Nei vivai o al supermercato, fra le bustine delle sementi per inventarsi coltivatori anche sul balcone del monolocale cittadino, c’era un unico grande assente. L’aglio. Se ora c’è si deve a un coltivatore di Fenil del Turco, provincia di Rovigo, Pierino Romagnolo, titolare dell’azienda agricola che porta il suo nome e che per prima ha deciso di adibire parte della coltivazione all’aglio da seme per hobbistica.
Il grande assente
«Mi sono accorto che le rivendite di semi per l’orto casalingo non avevano l’aglio – racconta – così abbiamo pensato di colmare il vuoto; oggi forniamo bulbi da seme nelle più svariate confezioni, l’ultima in cubetti da trapianto, che consentono a chiunque di avere il prodotto fresco da raccogliere in terrazza o sul balcone». Anche all’11. piano o più su, viste le dimensioni contenute del vaso. Il prossimo passo è vendere le piantine già avviate, «così tempo un paio di mesi raccogli», spiega Romagnolo, che parla del suo prodotto come di un bambino.
Nove mesi
L’aglio «resta nel grembo della terra nove mesi. Non basta selezionare il seme e piantarlo, occorre accudirlo perché sbalzi di temperatura e piovosità rischiano di farlo ammalare. A seconda della varietà abbiamo seminato fra settembre e novembre; per fortuna ora è arrivato il freddo, a tenere a bada i possibili parassiti». E poi c’è la raccolta: quella tradizionale che non danneggia i bulbi è fatta interamente a mano, così come l’intreccio.
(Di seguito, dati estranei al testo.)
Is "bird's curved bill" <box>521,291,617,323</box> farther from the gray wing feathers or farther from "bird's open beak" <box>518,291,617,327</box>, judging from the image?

Una volta intrecciato l’aglio parte per i surmercati del Nord Italia (come Esselunga) e arriva fino a Slovenia e Croazia.
Alla Romagnolo lavorano marito e moglie, due dipendenti e alcuni stagionali quando la fase della lavorazione lo richiede: «Ci sono persone che lavorano con me da vent’anni, hanno professionalità e spirito di sacrificio. Perché la fatica è grande, i costi sono tanti e i margini sempre più risicati, senza una squadra affiatata sarebbe impossibile fare reddito, mantenere posti di lavoro. Questa è una lavorazione complessa, che si tramanda dalle precedenti generazioni, ma i giovani spesso scelgono di fare altro» racconta Romagnolo, due figli, uno ingegnere, l’altro (il più piccolo) abituato fin da quando aveva 10 anni a partecipare alle fiere europee come Fruit Logistica a Berlino.
La svolta Dop
Una svolta è arrivata con il riconoscimento della Dop, denominazione di origine protetta, per l’aglio bianco polesano, la cui produzione è documentata dall’800: «L’aglio ha dei detrattori. Perché il suo sapore è incompatibile con l’ipocrisia. Quando c’è si sente», si legge nel sito dedicato,
Il disciplinare approvato spiega che l’Aglio Bianco Polesano “è una pianta con bulbi di colore bianco brillante uniforme data l’assenza di striature di altro colore, di forma regolare e compatta, leggermente appiattiti nel punto di inserimento dell’apparato radicale. Le foglie, lanceolate e strette hanno una colorazione verde/azzurra. Il bulbo deve essere di forma rotondeggiante – regolare con un leggero appiattimento della parte basale, di colore bianco lucente, ed esente da fitopatologie. Il bulbo è costituto da un numero di bulbilli variabile che risultano tra loro uniti in maniera compatta e con una caratteristica curvatura della parte esterna. I bulbilli che lo compongono devono essere perfettamente adiacenti l’uno con l’altro. Le tuniche che li avvolgono hanno colorazione rosata di varia intensità nella parte concava, bianca in quella convessa. La Dop è ottenuta con l’ecotipo Bianco Polesano e la varietà Avorio”.
Un aglio al Quirinale
La Dop è stato un investimento sulla qualità, minacciata anche dal possibile aumento del contingente di aglio cinese (il maggior produttore mondiale) in Europa. Ora, per sostenere una produzione territoriale e insieme la sua storia, si organizzano convegni e collaborazioni con chef e scuole alberghiere per fare il punto sulle qualità dell’aglio e gli usi possibili nelle ricette. Intanto, l’oro bianco ha già incassato il gradimento dello chef Fabrizio Boca, capo cucni a del segretariato generale della presidenza della Repubblica. Dopo un primo contatto e l’invio di una fornitura di prova, si è passati a tre-quattro consegne all’anno con carichi di una ventina di chili di trecce.